Stored dataset items:
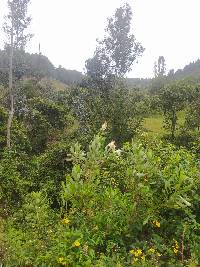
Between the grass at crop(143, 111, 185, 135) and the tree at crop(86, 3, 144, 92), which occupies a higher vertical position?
the tree at crop(86, 3, 144, 92)

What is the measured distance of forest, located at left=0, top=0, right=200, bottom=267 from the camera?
254 inches

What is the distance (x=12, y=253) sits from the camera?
7.83m

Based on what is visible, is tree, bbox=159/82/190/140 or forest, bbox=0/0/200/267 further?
tree, bbox=159/82/190/140

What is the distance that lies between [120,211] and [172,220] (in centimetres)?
84

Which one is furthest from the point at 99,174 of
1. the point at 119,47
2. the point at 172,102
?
the point at 119,47

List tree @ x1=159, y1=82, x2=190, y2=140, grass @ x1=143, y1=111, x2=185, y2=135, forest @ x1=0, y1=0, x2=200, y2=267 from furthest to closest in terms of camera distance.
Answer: grass @ x1=143, y1=111, x2=185, y2=135 < tree @ x1=159, y1=82, x2=190, y2=140 < forest @ x1=0, y1=0, x2=200, y2=267

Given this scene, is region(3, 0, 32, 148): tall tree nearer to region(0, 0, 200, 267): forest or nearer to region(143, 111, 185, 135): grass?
region(0, 0, 200, 267): forest

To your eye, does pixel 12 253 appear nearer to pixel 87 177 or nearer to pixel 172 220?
pixel 87 177

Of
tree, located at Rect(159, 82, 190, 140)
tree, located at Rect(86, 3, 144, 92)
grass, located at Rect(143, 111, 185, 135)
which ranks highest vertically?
tree, located at Rect(86, 3, 144, 92)

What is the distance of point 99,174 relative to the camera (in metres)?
8.16

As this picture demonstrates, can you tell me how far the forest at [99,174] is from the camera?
6.45 m

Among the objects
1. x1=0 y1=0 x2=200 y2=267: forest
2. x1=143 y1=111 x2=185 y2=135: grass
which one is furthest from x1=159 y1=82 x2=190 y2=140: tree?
x1=143 y1=111 x2=185 y2=135: grass

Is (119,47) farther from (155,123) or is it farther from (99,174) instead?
(99,174)

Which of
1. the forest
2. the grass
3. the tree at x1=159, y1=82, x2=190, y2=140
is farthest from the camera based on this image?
the grass
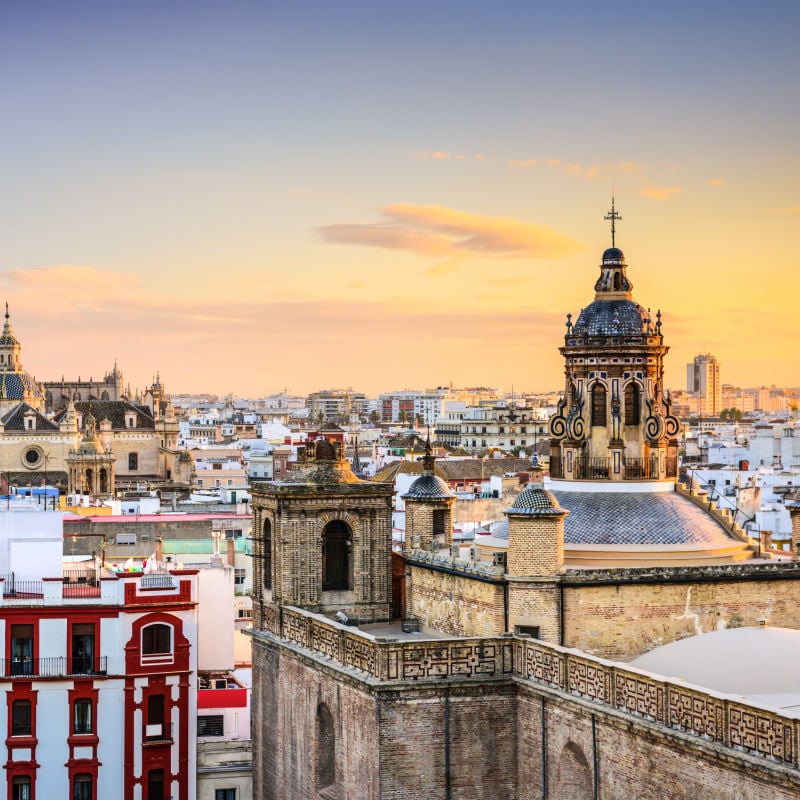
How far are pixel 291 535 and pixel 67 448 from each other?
283 feet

## [WHAT YOU WILL DO]
Print all of the entries word for word. Skip any images they contain.

## [WORKED ANSWER]
Between the grass at crop(143, 111, 185, 135) and the tree at crop(86, 3, 144, 92), which occupies a higher vertical position?
the tree at crop(86, 3, 144, 92)

What is the measured distance of forest, located at left=0, top=0, right=200, bottom=267 from the camera?
254 inches

What is the distance (x=12, y=253) sits from the camera?
7.83m

Based on what is visible, is tree, bbox=159/82/190/140 or forest, bbox=0/0/200/267 further?
tree, bbox=159/82/190/140

What is the distance that lies between [120,211] and [172,220] (in centimetres)?
84

Which one is furthest from the point at 99,174 of
1. the point at 119,47
2. the point at 172,102
?
the point at 119,47

List tree @ x1=159, y1=82, x2=190, y2=140, grass @ x1=143, y1=111, x2=185, y2=135, forest @ x1=0, y1=0, x2=200, y2=267 from furthest to closest in terms of camera distance.
Answer: grass @ x1=143, y1=111, x2=185, y2=135 < tree @ x1=159, y1=82, x2=190, y2=140 < forest @ x1=0, y1=0, x2=200, y2=267

Given this scene, is region(3, 0, 32, 148): tall tree nearer to region(0, 0, 200, 267): forest or nearer to region(143, 111, 185, 135): grass?
region(0, 0, 200, 267): forest

To your eye, does pixel 12 253 appear nearer to pixel 87 177 or nearer to pixel 172 220?
pixel 87 177

Of
tree, located at Rect(159, 82, 190, 140)
tree, located at Rect(86, 3, 144, 92)
grass, located at Rect(143, 111, 185, 135)
which ranks highest vertically?
tree, located at Rect(86, 3, 144, 92)

What is the distance of point 99,174 relative to the camera (in metres)?
8.16

As this picture demonstrates, can you tell me how far the forest at [99,174] is from the camera?
6.45 m

Among the objects
1. x1=0 y1=0 x2=200 y2=267: forest
2. x1=143 y1=111 x2=185 y2=135: grass
which one is furthest from x1=159 y1=82 x2=190 y2=140: tree?
x1=143 y1=111 x2=185 y2=135: grass

Is (119,47) farther from (155,123) or is it farther from (99,174) instead?
(99,174)

Which of
1. the forest
2. the grass
3. the tree at x1=159, y1=82, x2=190, y2=140
is farthest from the camera based on this image?
the grass
How far are pixel 291 535 and pixel 67 448 from each other?
283 feet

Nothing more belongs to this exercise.